Electronic – MOSFET broke after attaching capacitor bank

flybackmosfetpowersolenoidsupercapacitor

I have a solenoid that has a coil resistance of \$0.3\Omega\$ and accelerates a steel projectile here. I've posted the schematics below.

Normal Version that acts as a control
enter image description here

The GPIO8 goes to 5V to switch on the MOSFET and turn it off when the projectile is detected with the optical sensor. And it works just fine.

Next, I tried it with 10 supercapacitors that are connected in series. I charged it up to 27 volts.

Version #1
enter image description here

When I powered up the circuit, there was a spark when I connected the capacitor ground to the MOSFET's ground. The Gate and Source circuit should have been opened because when I first connected it, GPIO8 is at 0v.

After some troubleshooting, I found that I killed the MOSFET.

I believe there are 2 possibilities at play.
First, it is possible that the parasitic capacitance on the MOSFET may have caused an oscillation and thus, voltage spike. I added R2 to increase the fall time slightly and thus, reduce the charge. See the video here (Skip to 4:00)

Not only is the parasitic capacitance causing an oscillation, but another factor is also that I actually have an RLC circuit here. My load is a solenoid and my power source is my supercapacitors. Thus I added D2 so that it doesn't start cycling back and forth. I also replaced the MOSFET with a new one.

Version #2
enter image description here

And yet the same thing happened, GPIO8 is at 0v before I connected the capacitor but the MOSFET completed the circuit anyways and broke, this time it is caught on camera.

So that's where I'm at now. My capacitor is charged to 27V and since I've added the components to get rid of oscillations, I can't think of anything else. According to the datasheet, the breakdown voltage of the IRF3205 is at 55v and I'm well below that.

Any bright ideas?

Best Answer

Your gate drive voltage is too low. That MOSFET needs 10V to turn on completely. 5V just barely clears the 4V threshold when the MOSFET just barely starts to conduct. DO NOT use the Vgsth if you intend to use your MOSFET at a switch. That is the voltage it just barely starts to conduct at. Use a Vgs at least as high as the one used to obtain the given RDson. The Vgsth is for using the MOSFET as an linear/analog device.

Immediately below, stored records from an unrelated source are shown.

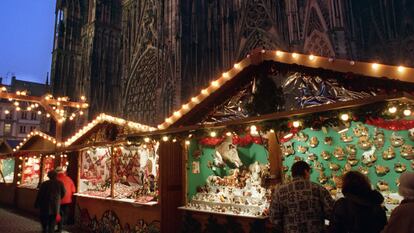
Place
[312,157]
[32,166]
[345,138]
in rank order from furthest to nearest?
[32,166]
[312,157]
[345,138]

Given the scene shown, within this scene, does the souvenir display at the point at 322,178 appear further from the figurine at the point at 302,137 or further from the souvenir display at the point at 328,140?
the figurine at the point at 302,137

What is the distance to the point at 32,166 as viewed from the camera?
11.9m

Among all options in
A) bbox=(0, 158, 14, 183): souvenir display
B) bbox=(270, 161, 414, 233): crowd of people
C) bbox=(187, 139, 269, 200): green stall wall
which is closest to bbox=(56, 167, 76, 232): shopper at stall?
bbox=(187, 139, 269, 200): green stall wall

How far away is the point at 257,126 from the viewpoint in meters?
4.21

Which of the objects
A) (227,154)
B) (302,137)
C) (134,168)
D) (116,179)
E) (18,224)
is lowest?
(18,224)

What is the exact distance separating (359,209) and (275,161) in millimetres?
2109

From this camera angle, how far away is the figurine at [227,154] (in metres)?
6.01

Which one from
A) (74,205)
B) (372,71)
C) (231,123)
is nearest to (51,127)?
(74,205)

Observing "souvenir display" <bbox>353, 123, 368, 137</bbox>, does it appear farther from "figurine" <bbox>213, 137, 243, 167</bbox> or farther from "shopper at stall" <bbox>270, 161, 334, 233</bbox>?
"shopper at stall" <bbox>270, 161, 334, 233</bbox>

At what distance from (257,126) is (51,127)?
24275 mm

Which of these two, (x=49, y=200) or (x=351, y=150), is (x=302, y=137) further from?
(x=49, y=200)

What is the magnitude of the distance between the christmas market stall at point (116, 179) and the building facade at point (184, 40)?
693 centimetres

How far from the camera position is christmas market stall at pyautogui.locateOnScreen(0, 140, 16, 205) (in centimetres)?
1211

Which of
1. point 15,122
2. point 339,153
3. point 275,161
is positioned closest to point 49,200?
point 275,161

According to Figure 1 in the datasheet, with 5V across the gate-source and 27V across the drain-source (I'm ignoring the solenoid resistance since it drops relatively little voltage), the MOSFET saturates at 10A. That's 270W being dissipated in your MOSFET.

And Figure 1 is at 25C. Your MOSFET is heating up while it does all this which makes it operate more like in Figure 2 where even more current being conducted. In this case it is saturating at 30A with a 27V drop which is ~800W of heat being dissipated.

With a listed junction-to-ambient thermal resistance of 62 C/W, that's a temperature rise of 17,000 and 50,000 Celcius, respectively.

Also, look up gate drivers and consider whether you need one or not for your MOSFET or if directly driving the gate capacitance from a piddly low-current I/O pin is sufficient for your application.